_What you are asked to do_. Go through the records below and report each line with "Original" in it.

_Source records_.

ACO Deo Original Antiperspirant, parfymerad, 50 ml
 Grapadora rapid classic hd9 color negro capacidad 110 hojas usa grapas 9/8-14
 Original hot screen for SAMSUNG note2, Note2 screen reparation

---

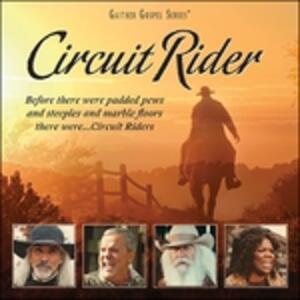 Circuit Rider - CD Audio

---

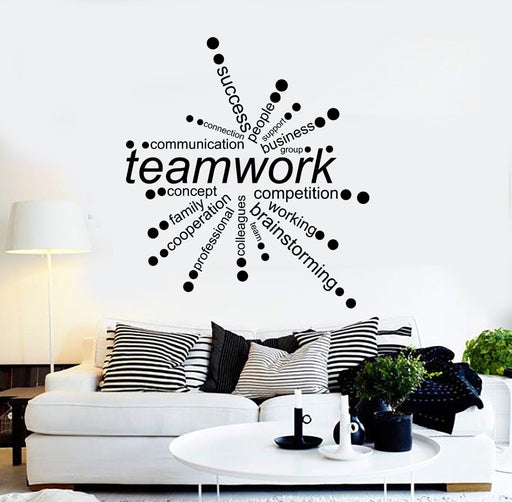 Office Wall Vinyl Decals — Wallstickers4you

_Answer box_.
ACO Deo Original Antiperspirant, parfymerad, 50 ml
 Original hot screen for SAMSUNG note2, Note2 screen reparation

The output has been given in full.